* [ACTIONS TO TAKE]
a) According to the passage on Twitter in Kenya, why was the author's first year on the platform a non-starter? Answer in one or two sentences.
b) Answer each question using the passage on Twitter in Kenya, one line per answer:
(i) How many tweets has the author posted in the last twelve years?
(ii) How many Twitter users are there in Kenya?
(iii) How many information campaigns did the Mozilla Foundation researchers study?

* [PAGE EXCERPT]
Start

Let me declare some bias. I have posted over 25,000 tweets in the last twelve years. I must confess my first year was a non-starter, I didn’t know what to post. The next three years were much better. With colleagues, we hosted weekly tweet-chats to protect public schools, red-card politicians, advocate against electoral violence and demand the arrest of corrupt civil servants. Growing followers organically (without ads or artificial followers), I am now a modest micro-level influencer.
What happened to Twitter? Now only the sixth most popular social media platform in Kenya, there are over 1.7 million Twitter users. More than 40 per cent of users on Twitter and other social media platforms use incognito or fake accounts. Some are deliberately created as personal armies to unleash on opponents or sell products as diverse as Viagra, real estate and running shoes. What was once a platform for opinions, debate and whistleblowing has become an echo chamber dominated by a few loud and increasingly paid, voices.
The answer may lie in Mozilla Foundation’s recent and revealing report “Inside the shadowy world of disinformation for hire in Kenya”. Between May and June 2021, their researchers studied nine information campaigns. Careful sifting through 23,000 tweets and 3,700 user accounts, they uncovered a set of well-coordinated online attacks against journalists, judges, and civil society leaders. Their study argues one disinformation campaign took place every two days during the political frenzy of the Building Bridges Initiative court case.

End

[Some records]
Start

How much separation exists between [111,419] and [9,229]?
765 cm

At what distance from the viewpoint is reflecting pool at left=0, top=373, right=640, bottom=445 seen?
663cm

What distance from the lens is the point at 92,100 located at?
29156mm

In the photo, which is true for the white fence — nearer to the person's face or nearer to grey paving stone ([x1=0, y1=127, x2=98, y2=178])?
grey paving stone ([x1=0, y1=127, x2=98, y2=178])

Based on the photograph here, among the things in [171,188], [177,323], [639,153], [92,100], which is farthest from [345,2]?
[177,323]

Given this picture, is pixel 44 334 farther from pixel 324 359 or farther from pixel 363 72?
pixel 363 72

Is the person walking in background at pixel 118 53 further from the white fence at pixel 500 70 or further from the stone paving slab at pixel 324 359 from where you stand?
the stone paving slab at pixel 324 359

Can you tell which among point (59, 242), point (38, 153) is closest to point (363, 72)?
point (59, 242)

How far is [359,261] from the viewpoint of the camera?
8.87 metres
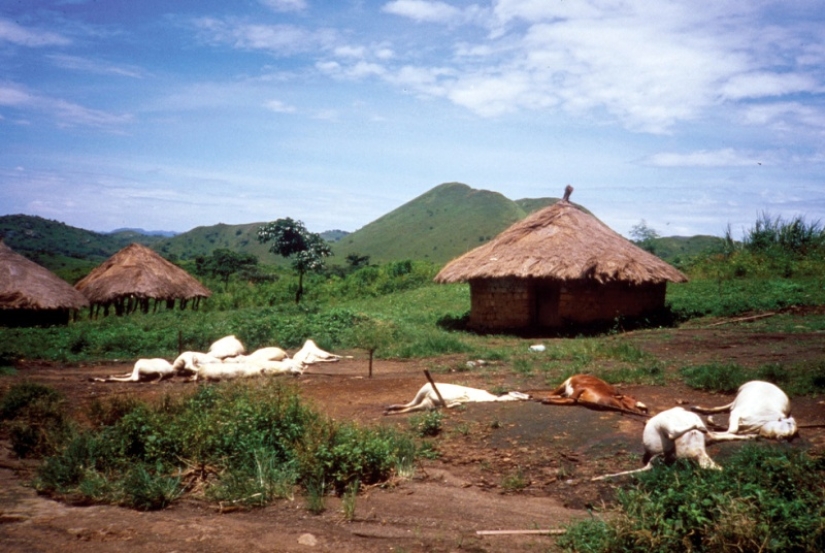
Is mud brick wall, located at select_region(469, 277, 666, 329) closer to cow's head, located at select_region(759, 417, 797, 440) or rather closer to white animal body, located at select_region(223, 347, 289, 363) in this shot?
white animal body, located at select_region(223, 347, 289, 363)

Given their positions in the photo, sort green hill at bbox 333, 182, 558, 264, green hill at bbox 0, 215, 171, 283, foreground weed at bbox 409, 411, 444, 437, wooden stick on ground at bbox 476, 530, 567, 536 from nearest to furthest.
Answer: wooden stick on ground at bbox 476, 530, 567, 536 < foreground weed at bbox 409, 411, 444, 437 < green hill at bbox 333, 182, 558, 264 < green hill at bbox 0, 215, 171, 283

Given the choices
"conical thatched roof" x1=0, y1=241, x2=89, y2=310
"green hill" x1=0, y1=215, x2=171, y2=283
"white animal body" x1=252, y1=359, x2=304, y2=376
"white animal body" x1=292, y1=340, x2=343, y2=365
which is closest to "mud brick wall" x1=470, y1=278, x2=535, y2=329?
"white animal body" x1=292, y1=340, x2=343, y2=365

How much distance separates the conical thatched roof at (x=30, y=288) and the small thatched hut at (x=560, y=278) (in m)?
11.8

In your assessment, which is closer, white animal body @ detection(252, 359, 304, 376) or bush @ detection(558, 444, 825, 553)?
bush @ detection(558, 444, 825, 553)

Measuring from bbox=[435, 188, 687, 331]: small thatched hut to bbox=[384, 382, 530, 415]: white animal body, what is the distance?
735 centimetres

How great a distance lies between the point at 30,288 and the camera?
19.0m

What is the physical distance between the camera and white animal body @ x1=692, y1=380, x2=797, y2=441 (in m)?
5.38

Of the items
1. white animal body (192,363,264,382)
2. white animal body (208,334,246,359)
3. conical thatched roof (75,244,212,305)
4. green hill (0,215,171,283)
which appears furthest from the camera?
green hill (0,215,171,283)

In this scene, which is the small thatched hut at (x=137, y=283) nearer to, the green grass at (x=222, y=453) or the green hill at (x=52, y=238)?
the green grass at (x=222, y=453)

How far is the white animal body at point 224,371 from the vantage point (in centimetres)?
1007

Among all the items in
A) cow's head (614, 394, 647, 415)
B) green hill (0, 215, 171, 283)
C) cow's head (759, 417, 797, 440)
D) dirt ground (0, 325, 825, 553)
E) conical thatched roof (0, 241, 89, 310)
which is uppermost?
green hill (0, 215, 171, 283)

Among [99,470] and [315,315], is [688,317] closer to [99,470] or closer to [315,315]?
[315,315]

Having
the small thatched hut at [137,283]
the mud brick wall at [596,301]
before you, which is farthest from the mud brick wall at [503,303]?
the small thatched hut at [137,283]

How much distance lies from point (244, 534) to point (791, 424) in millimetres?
4573
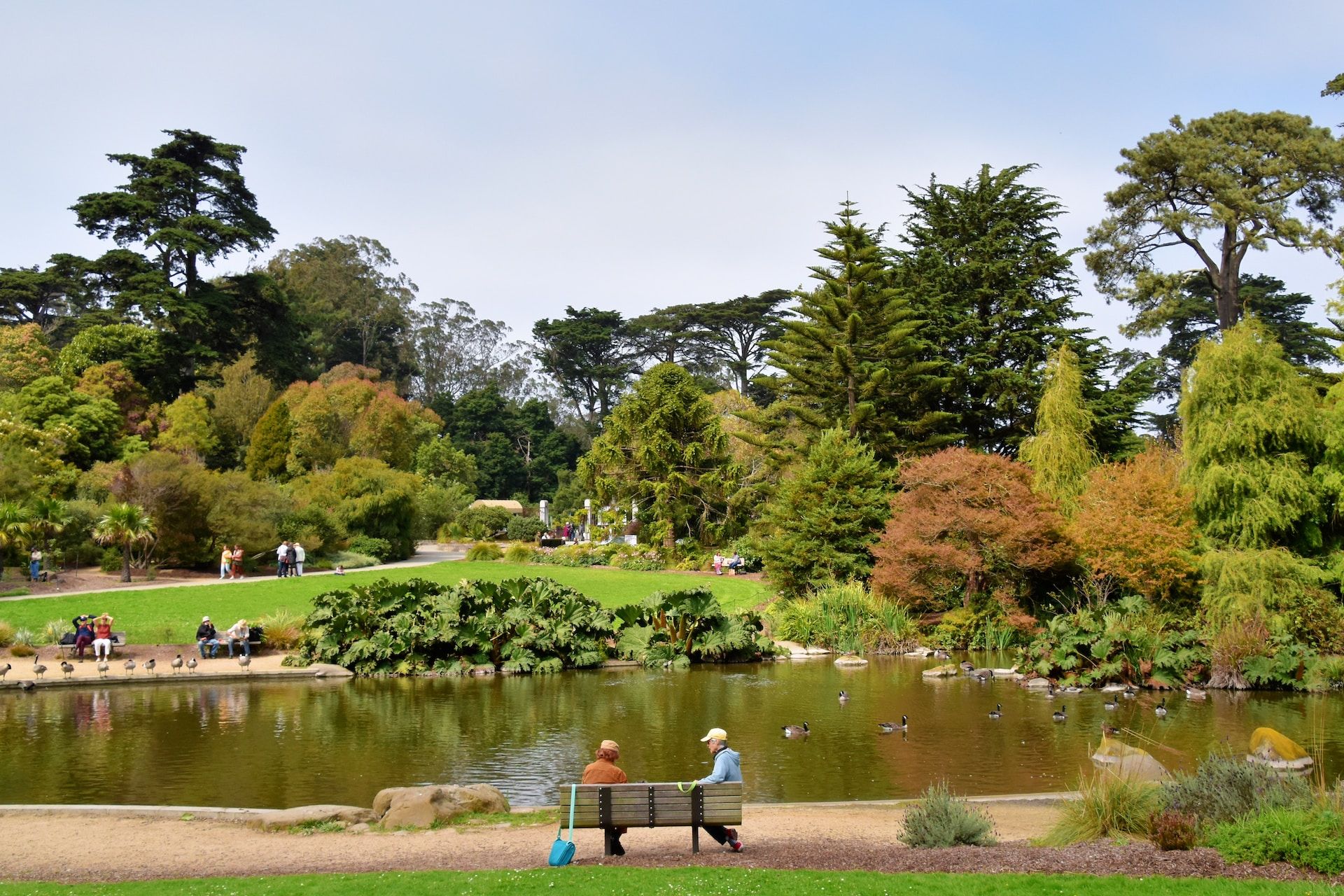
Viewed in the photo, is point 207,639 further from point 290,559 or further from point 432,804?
point 432,804

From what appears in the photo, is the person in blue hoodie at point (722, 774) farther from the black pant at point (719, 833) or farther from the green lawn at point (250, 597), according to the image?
the green lawn at point (250, 597)

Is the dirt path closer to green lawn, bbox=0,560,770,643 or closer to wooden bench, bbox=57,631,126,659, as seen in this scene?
wooden bench, bbox=57,631,126,659

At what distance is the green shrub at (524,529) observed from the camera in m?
54.1

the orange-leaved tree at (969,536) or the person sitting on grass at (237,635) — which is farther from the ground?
the orange-leaved tree at (969,536)

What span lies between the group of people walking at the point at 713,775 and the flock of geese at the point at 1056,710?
16.4 ft

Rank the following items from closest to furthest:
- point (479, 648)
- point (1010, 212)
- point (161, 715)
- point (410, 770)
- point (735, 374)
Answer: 1. point (410, 770)
2. point (161, 715)
3. point (479, 648)
4. point (1010, 212)
5. point (735, 374)

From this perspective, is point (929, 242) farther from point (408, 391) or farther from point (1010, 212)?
point (408, 391)

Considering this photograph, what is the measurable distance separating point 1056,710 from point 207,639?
1603cm

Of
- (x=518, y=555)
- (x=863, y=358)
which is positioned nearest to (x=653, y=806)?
(x=863, y=358)

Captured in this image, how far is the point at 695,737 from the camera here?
13.8 meters

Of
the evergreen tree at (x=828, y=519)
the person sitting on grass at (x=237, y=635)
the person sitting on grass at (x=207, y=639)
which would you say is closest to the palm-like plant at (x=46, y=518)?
the person sitting on grass at (x=207, y=639)

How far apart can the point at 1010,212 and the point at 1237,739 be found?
21.9m

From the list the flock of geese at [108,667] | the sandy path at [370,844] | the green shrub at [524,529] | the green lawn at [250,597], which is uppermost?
the green shrub at [524,529]

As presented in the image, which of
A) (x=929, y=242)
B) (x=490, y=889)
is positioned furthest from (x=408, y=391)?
(x=490, y=889)
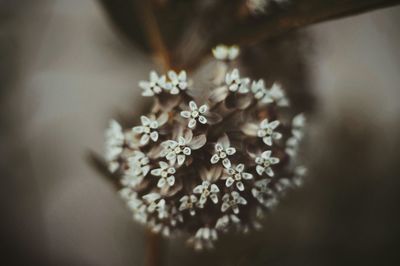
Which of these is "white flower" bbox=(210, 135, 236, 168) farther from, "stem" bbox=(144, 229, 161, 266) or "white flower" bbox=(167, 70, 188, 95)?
"stem" bbox=(144, 229, 161, 266)

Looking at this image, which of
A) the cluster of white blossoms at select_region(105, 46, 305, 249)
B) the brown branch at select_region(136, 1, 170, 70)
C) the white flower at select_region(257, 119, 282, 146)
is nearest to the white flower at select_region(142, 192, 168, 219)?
the cluster of white blossoms at select_region(105, 46, 305, 249)

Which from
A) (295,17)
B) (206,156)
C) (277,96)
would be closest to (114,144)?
(206,156)

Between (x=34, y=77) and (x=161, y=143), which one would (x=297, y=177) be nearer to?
(x=161, y=143)

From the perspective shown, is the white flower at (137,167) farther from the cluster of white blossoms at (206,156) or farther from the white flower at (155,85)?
the white flower at (155,85)

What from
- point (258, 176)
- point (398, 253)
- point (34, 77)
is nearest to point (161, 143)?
point (258, 176)

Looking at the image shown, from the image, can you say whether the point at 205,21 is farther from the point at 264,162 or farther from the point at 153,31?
the point at 264,162

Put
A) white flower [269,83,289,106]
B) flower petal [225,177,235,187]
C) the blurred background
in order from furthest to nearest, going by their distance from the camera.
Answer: the blurred background
white flower [269,83,289,106]
flower petal [225,177,235,187]
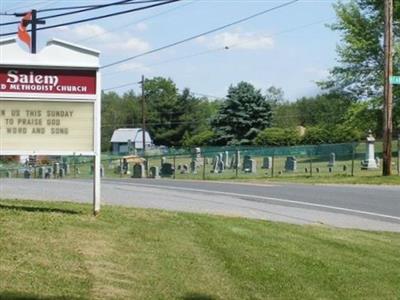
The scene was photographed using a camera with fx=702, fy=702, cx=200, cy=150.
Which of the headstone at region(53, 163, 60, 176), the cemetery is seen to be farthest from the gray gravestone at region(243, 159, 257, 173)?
the headstone at region(53, 163, 60, 176)

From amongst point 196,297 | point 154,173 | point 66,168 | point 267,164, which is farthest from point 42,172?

End

* [SOLUTIONS]
a) The author's first year on Twitter was a non-starter because the author didn't know what to post.

b)
(i) Over 25,000
(ii) Over 1.7 million
(iii) Nine